Text provided
C.        Alternative Written Selection Examination

Those agencies choosing an alternative written examination pursuant to Title 15 CCR, Section 131 (c) must:

¨         Ensure the examination measures those knowledge, skills, abilities and other personal characteristics identified by the CSA as necessary for successful job performance;

¨         Have validated that the examination tests for these knowledge, skills, abilities and other personal characteristics;

¨         Verify that the examination meets the fairness doctrines of the Federal Uniform Guidelines for Selection Procedures; and,

The CSA will neither review the alternative examination for validity, fairness and adverse impact, nor defend any challenges to the selected alternative examination.

D.        Alternative Selection Standards

Agencies employing deputy sheriffs or police officers who are recruited for law enforcement duties, but who are temporarily assigned to adult corrections officer/jail duties, may use the POST selection examination process instead of the CSA’s selection standards, except for Core training.  There is a modified entry-level course titled Adult Corrections Officer Supplemental Core Course for those personnel who have completed the Basic POST Academy.


The CSA has established minimum training standards for local corrections staff.  Counties and cities participating in STC must comply with these standards (Title 15 CCR, Sections 169-185).

There are two categories of courses certified by STC:  Core Training and Annual Training.  The training requirements listed below are mandatory for eligible staff employed by participating agencies:

A.        Core Training Courses

The CSA has identified six specific training courses as Core training, which are noted below.  Each course includes a prescribed course outline and minimum number of hours.  The entry-level courses have specific subject matter and instructional objectives that must be met.

Excerpted records

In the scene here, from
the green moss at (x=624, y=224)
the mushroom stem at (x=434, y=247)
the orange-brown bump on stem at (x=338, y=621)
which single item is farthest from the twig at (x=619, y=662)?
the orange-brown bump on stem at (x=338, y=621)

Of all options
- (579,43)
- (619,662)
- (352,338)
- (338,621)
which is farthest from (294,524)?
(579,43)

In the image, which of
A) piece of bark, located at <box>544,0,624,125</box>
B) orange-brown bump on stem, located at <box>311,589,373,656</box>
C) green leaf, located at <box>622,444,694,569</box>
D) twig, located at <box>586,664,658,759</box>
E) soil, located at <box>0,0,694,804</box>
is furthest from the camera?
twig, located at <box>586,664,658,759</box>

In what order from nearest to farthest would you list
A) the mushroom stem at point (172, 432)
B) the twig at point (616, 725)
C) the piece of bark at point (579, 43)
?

---

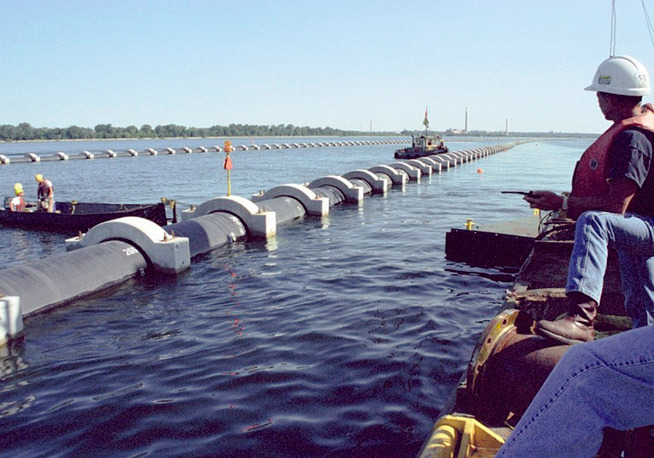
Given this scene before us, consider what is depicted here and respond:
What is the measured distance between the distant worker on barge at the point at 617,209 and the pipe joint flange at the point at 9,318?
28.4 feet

==

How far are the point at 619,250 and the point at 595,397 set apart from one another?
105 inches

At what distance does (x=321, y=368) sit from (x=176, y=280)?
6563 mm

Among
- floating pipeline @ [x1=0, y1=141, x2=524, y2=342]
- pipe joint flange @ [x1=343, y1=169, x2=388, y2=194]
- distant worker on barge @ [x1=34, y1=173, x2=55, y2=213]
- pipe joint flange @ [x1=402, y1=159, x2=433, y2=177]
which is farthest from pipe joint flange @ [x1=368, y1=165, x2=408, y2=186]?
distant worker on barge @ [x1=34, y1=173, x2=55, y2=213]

Task instructions
(1) Please write out the corrections standards text from "The CSA will" up to and including "Basic POST Academy.".
(2) According to the corrections standards text, how many specific training courses has the CSA identified as Core training?
Rely only on the corrections standards text, not the data.

Expected outputs
(1)
The CSA will neither review the alternative examination for validity, fairness and adverse impact, nor defend any challenges to the selected alternative examination.

D.        Alternative Selection Standards

Agencies employing deputy sheriffs or police officers who are recruited for law enforcement duties, but who are temporarily assigned to adult corrections officer/jail duties, may use the POST selection examination process instead of the CSA’s selection standards, except for Core training.  There is a modified entry-level course titled Adult Corrections Officer Supplemental Core Course for those personnel who have completed the Basic POST Academy.

(2) Six.